Nancy hesitated before she said, “Lundy said there was a sister school for people who didn’t want to go back. People who wanted to forget. Why are you enrolled here, instead of there? You might be happier.”

“But you see, I don’t want to forget,” said Kade. “I’m the loophole kid. I want to remember Prism more than anything. The way the air tasted, and the way the music sounded. Everyone played these funky pipes there, even little kids. Lessons started when you were, like, two, and it was another way of communicating. You could have whole conversations without putting down your pipes. I grew up there, even if I wound up getting tossed out and forced to do it all over again. I figured out who I was there. I kissed a girl with hair the color of cabbages and eyes the color of moth-wings, and she kissed me back, and it was wonderful. Just because I wouldn’t go back if you paid me, that doesn’t mean I want to forget a second of what happened to me. I wouldn’t be who I am if I hadn’t gone to Prism.”

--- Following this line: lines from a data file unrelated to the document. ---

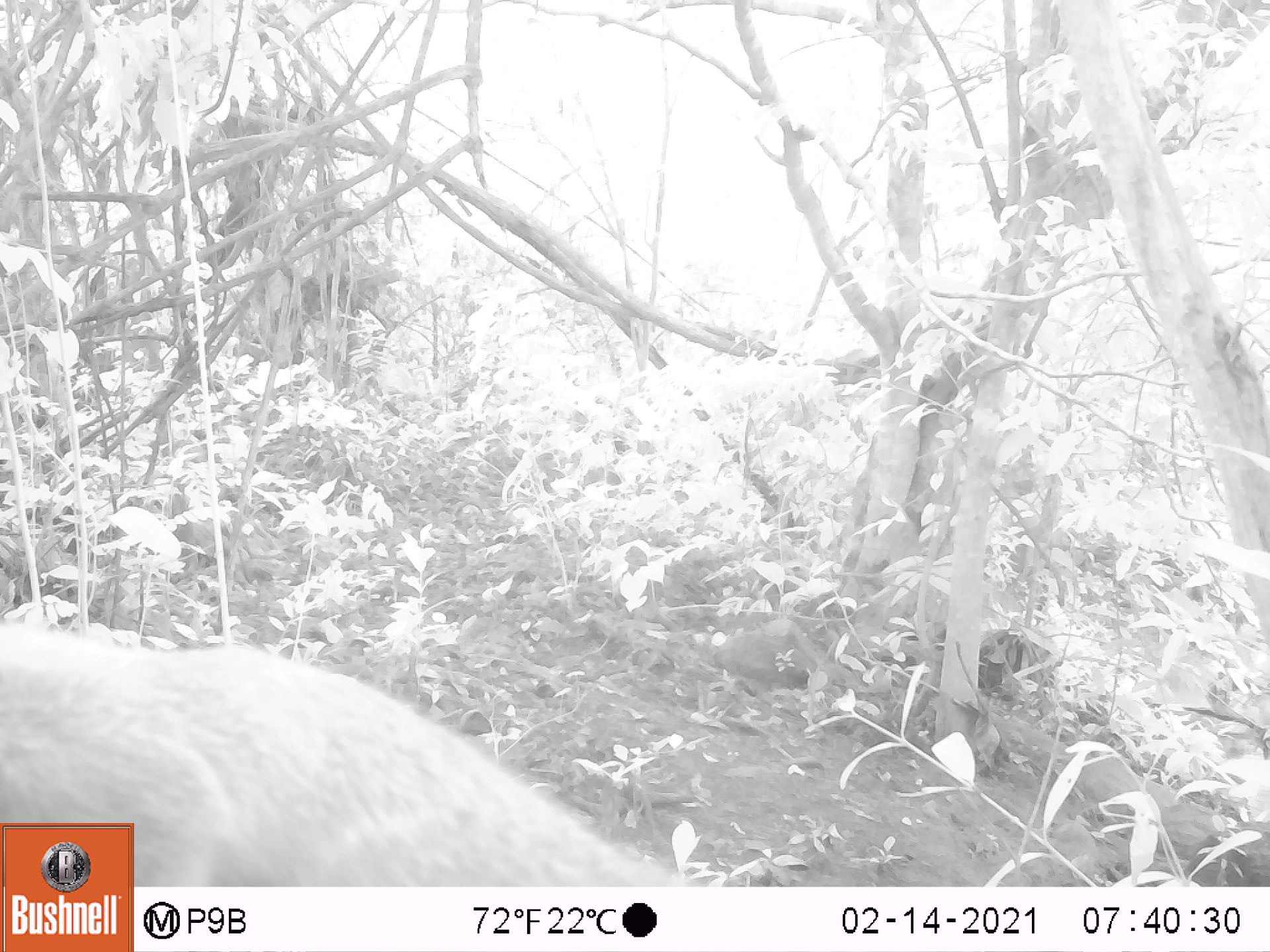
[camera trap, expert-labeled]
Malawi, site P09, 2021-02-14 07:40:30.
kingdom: Animalia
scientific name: Animalia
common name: other animal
Other animal (Animalia), count 1.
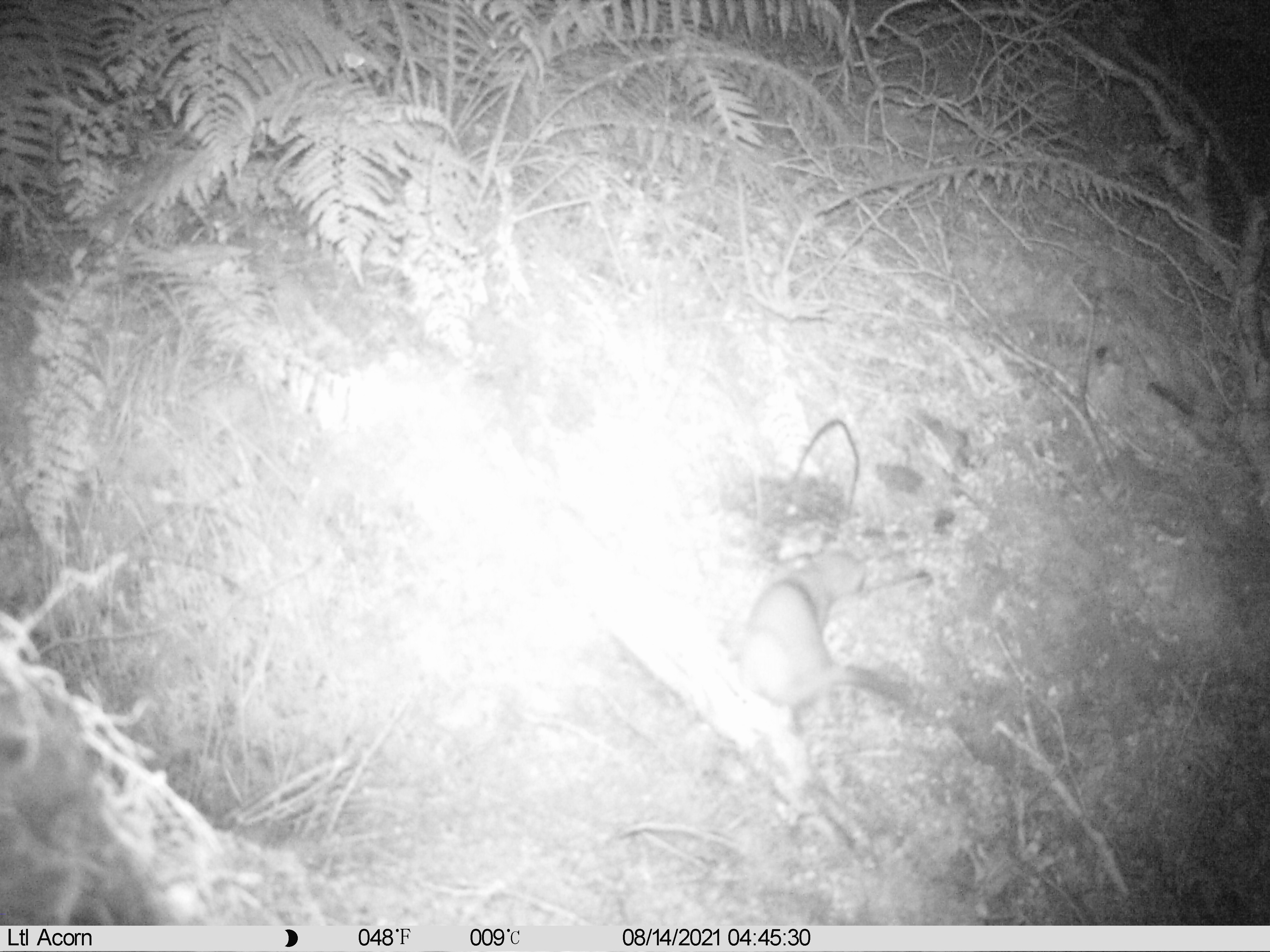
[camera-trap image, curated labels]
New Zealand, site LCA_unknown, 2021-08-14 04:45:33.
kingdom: Animalia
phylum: Chordata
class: Mammalia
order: Carnivora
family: Mustelidae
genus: Mustela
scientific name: Mustela erminea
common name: stoat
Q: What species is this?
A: Stoat (Mustela erminea).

“Oh,” said Nancy. It made sense, of course, it was just an angle she hadn’t considered. She shook her head. “This is all so much more complicated than I ever expected it to be.”

“Tell me about it, princess.” Kade stood, offering her his hand. “Come on. I’ll walk you back to school.”

Nancy hesitated before reaching up and taking the offered hand, letting Kade pull her to her feet. “All right,” she said.

“You’re pretty when you smile,” said Kade as he led her out of the trees, back toward the main building. Nancy couldn’t think of anything to say in response to that, and so she didn’t say anything at all.

*

CORE CLASSES WERE SURPRISINGLY dull, taught as they were by an assortment of adults who drove in from the town, Lundy, and Miss Eleanor herself. Nancy got the distinct feeling that someone had a chart showing exactly what was required by the state and that they were all receiving the educational equivalent of a balanced meal.